According to the National Institutes of Health, public spending on Alzheimer’s research in the 2000’s was $480 million — chump change, Kremer said, compared to the $6 billion spent on cancer research, $4.3 billion on heart disease and over $3 billion on HIV. Research spending is also vastly disproportionate to the number of people living with dementia and the nearly $200 billion annual cost of providing them with care. If nothing changes, the price tag will balloon to $1 trillion annually by 2050, according to the Alzheimer’s Association.
According to leading advocacy organizations such as the Alzheimer’s Association, the reason for such disparity in funding is because the public has not been outraged or scared enough to demand a bigger investment.
I respectfully disagree. My question to Kremer after his presentation was can you build an effective advocacy movement solely on negative emotions? Is fear and outrage enough?

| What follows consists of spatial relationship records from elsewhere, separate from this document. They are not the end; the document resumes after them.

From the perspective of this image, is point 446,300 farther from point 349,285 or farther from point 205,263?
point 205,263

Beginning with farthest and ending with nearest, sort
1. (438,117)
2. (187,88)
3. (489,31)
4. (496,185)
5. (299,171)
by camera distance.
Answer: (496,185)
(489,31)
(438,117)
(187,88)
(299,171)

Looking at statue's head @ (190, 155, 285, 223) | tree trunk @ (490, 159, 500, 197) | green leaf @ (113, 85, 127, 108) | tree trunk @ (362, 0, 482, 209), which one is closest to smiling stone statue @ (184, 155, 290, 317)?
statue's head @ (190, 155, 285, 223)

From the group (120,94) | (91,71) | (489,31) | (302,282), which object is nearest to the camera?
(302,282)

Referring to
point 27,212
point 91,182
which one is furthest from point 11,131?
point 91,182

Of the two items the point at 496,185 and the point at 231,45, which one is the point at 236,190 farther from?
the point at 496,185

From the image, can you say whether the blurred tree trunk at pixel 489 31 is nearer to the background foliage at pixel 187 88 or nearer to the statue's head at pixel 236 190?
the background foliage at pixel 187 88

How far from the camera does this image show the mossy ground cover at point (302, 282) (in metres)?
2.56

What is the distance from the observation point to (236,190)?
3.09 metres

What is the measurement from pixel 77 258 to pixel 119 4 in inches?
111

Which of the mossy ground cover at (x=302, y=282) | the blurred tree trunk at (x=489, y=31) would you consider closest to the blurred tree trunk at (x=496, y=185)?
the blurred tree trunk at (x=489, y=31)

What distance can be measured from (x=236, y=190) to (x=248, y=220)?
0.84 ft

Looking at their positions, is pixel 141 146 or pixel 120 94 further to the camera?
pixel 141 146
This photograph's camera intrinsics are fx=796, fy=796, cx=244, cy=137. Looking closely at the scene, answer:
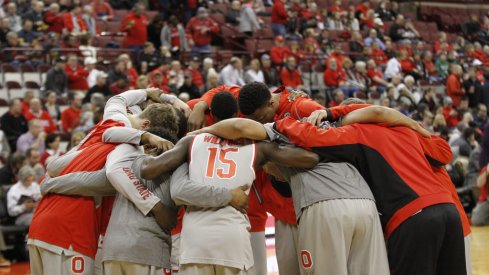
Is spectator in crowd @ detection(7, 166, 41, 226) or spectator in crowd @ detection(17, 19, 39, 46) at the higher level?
spectator in crowd @ detection(17, 19, 39, 46)

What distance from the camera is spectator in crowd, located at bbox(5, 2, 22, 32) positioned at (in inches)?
570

Kremer agreed that advocates needed to do a better job building compassion as well as urgency. He said there has long been tension within the advocacy community over how to balance the importance of humanizing dementia with the conflicting need to stoke public fear (my words) and outrage to build support.
We both agreed that humanizing dementia is difficult. When a high profile figure or celebrity gets Alzheimer’s disease, such as Ronald Reagan, they virtually disappear from public life. There have been no watershed moments to change public perceptions of dementia, such as when Rock Hudson died of AIDS or Magic Johnson admitted having HIV and became a leading advocate to find a cure. There are few (if any) movies or TV shows painting a heroic or inspirational picture of people living with dementia, compared to countless portrayals of people battling cancer or AIDS.
This is, fundamentally, a branding problem.
Because the movement lacks these popular cultural flashpoints, it needs to make an even stronger effort to humanize dementia and build compassion for people living with it.
We need to meet and get to know more people like Richard Taylor, who lives with dementia and is a vocal advocate and spokesperson. We need to educate the public and reduce fear, rather than stoke it — a good place to start is to listen to experts like our good friend Dr. Al Power. And we need a much larger emphasis on improving the lives of the five million people living with dementia and the countless millions more who are likely to experience dementia before a cure is discovered.
What else can we do to rebrand Alzheimer’s and change the way people view it?